Provided records:
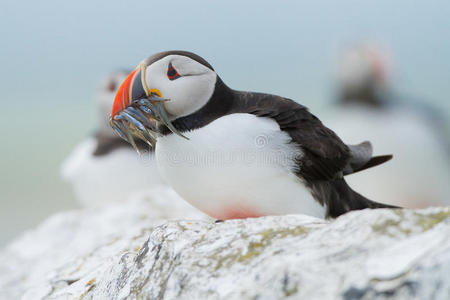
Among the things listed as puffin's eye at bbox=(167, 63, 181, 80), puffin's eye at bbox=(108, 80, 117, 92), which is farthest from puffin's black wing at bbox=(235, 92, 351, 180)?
puffin's eye at bbox=(108, 80, 117, 92)

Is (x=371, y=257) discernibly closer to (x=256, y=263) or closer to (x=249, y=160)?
(x=256, y=263)

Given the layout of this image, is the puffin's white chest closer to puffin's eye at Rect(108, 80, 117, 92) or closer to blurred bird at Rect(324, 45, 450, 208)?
puffin's eye at Rect(108, 80, 117, 92)

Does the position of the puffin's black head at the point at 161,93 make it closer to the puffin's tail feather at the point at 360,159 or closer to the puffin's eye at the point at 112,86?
the puffin's tail feather at the point at 360,159

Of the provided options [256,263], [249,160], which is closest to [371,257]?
[256,263]

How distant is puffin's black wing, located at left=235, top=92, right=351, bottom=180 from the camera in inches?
135

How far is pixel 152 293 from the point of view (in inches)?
104

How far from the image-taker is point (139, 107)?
10.7 ft

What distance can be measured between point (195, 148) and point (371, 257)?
1.26 m

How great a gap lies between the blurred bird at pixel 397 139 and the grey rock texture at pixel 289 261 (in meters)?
6.54

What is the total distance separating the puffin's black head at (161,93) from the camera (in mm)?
3248

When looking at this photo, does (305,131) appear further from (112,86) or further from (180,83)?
(112,86)

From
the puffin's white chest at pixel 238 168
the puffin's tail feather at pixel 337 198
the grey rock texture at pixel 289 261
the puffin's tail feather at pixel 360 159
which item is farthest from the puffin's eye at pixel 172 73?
the puffin's tail feather at pixel 360 159

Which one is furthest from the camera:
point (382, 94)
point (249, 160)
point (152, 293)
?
point (382, 94)

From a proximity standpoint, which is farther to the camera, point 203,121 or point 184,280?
point 203,121
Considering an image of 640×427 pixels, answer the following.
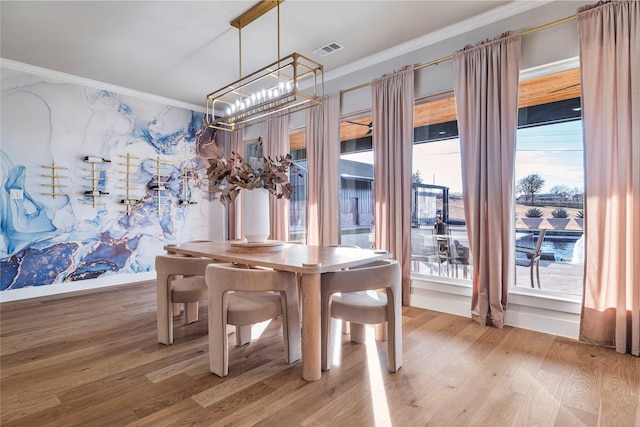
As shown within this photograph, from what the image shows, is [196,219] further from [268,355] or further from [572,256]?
[572,256]

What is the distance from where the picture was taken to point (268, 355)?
2383mm

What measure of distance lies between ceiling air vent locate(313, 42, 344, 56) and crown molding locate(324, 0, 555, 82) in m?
0.43

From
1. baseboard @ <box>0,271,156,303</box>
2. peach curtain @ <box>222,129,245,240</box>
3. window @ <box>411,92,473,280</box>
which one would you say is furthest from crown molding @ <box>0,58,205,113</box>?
window @ <box>411,92,473,280</box>

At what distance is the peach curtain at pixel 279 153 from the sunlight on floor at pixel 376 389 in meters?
A: 2.61

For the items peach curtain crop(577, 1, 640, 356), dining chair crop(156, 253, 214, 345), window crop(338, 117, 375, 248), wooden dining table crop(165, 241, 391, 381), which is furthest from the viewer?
window crop(338, 117, 375, 248)

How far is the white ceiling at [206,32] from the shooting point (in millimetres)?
2906

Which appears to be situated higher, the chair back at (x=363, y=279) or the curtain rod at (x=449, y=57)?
the curtain rod at (x=449, y=57)

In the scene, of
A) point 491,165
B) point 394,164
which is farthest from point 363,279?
point 394,164

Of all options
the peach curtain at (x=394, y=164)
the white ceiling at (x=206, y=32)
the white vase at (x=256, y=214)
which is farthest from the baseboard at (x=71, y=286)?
the peach curtain at (x=394, y=164)

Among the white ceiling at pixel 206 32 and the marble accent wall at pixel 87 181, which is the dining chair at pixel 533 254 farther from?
the marble accent wall at pixel 87 181

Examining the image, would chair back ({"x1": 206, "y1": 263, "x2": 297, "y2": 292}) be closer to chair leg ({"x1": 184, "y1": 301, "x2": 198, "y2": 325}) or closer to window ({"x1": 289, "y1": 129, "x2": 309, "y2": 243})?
chair leg ({"x1": 184, "y1": 301, "x2": 198, "y2": 325})

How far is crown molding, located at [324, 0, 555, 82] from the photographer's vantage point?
113 inches

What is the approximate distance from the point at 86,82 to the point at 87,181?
131 centimetres

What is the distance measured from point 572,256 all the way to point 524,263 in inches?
14.1
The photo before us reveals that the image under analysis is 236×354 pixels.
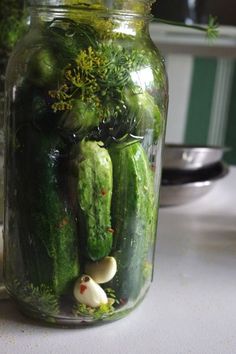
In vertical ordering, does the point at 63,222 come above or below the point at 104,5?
below

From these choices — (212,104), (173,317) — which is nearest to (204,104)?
(212,104)

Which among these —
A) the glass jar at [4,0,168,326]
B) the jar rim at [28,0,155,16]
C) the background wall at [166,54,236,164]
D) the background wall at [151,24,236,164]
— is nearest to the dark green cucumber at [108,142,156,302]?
the glass jar at [4,0,168,326]

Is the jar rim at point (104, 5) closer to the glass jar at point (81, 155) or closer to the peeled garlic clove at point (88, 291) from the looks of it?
the glass jar at point (81, 155)

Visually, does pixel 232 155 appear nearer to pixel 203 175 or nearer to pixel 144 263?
pixel 203 175

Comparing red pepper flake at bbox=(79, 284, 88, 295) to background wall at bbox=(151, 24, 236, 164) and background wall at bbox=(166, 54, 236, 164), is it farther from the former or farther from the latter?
background wall at bbox=(166, 54, 236, 164)

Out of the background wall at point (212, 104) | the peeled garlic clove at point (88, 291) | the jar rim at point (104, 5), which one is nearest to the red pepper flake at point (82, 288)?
the peeled garlic clove at point (88, 291)

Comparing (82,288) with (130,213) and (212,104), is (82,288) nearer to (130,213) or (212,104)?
(130,213)
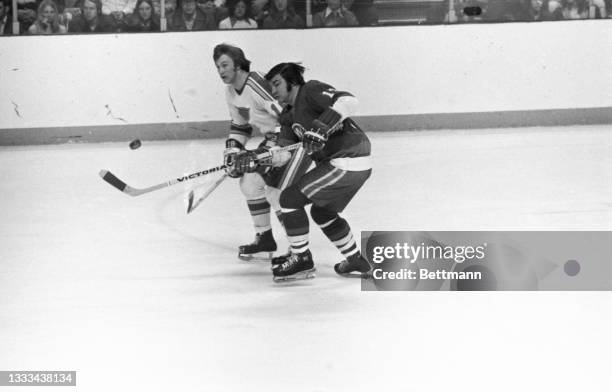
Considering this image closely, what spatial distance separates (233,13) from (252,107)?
4166 mm

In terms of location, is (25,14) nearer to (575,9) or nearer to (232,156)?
(575,9)

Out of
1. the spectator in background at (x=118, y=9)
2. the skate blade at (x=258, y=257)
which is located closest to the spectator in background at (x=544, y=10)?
the spectator in background at (x=118, y=9)

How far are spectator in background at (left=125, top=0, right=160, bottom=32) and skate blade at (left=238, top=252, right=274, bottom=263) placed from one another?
4310 millimetres

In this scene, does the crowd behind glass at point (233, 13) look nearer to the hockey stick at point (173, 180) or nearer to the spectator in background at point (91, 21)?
the spectator in background at point (91, 21)

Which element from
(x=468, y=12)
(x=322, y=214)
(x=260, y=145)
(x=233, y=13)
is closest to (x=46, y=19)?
(x=233, y=13)

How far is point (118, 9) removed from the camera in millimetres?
8859

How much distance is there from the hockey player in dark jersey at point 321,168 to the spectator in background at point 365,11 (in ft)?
15.2

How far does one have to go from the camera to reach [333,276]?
4.56 meters

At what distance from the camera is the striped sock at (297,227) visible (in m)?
4.45

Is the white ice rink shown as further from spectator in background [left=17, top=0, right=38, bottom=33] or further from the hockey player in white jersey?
spectator in background [left=17, top=0, right=38, bottom=33]

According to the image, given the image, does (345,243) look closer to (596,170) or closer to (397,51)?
(596,170)

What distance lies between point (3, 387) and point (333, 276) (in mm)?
1782

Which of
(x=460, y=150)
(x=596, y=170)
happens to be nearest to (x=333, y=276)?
(x=596, y=170)

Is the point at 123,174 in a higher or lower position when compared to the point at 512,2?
lower
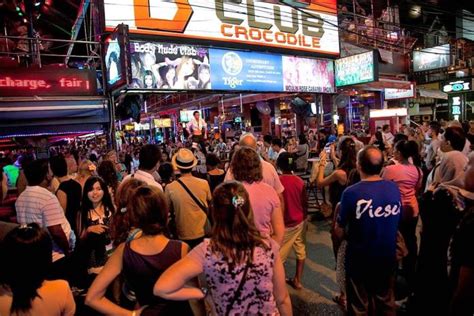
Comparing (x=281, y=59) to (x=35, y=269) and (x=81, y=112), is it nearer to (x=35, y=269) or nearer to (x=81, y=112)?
(x=81, y=112)

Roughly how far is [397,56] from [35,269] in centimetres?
2199

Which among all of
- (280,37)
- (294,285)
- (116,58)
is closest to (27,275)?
(294,285)

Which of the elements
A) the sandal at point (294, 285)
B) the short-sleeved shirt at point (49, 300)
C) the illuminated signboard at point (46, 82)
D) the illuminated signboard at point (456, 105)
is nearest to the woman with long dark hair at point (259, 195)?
the sandal at point (294, 285)

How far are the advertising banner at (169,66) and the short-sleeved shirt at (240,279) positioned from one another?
751 centimetres

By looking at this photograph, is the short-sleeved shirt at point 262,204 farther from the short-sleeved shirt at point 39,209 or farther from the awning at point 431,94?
the awning at point 431,94

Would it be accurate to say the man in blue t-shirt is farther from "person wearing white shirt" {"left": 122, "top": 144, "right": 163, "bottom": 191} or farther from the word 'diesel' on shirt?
"person wearing white shirt" {"left": 122, "top": 144, "right": 163, "bottom": 191}

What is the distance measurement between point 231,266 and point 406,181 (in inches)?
123

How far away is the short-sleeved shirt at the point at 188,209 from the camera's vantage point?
4090 millimetres

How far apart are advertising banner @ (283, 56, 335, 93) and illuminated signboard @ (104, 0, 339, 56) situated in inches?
18.9

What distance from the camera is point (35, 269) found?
1911mm

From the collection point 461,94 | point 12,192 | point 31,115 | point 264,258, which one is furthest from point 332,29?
point 461,94

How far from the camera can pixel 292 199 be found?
4.58 metres

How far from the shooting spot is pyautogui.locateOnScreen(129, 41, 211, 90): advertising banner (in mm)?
9055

Task statement:
Copy the records between the line holding "How far apart" and the line holding "4.58 metres", inclusive, changing "advertising banner" to "promotional banner" and leaving all else as it stands.

Result of this task:
How far apart are promotional banner @ (283, 56, 335, 93) and illuminated signboard @ (104, 0, 339, 56) situated in inches?
18.9

What distance from the camera is point (35, 269) found?
1911mm

From the collection point 461,94 | point 12,192 | point 31,115 | point 264,258, which one is furthest from point 332,29?
point 461,94

How far from the camera can pixel 292 199 be found?
4.58 metres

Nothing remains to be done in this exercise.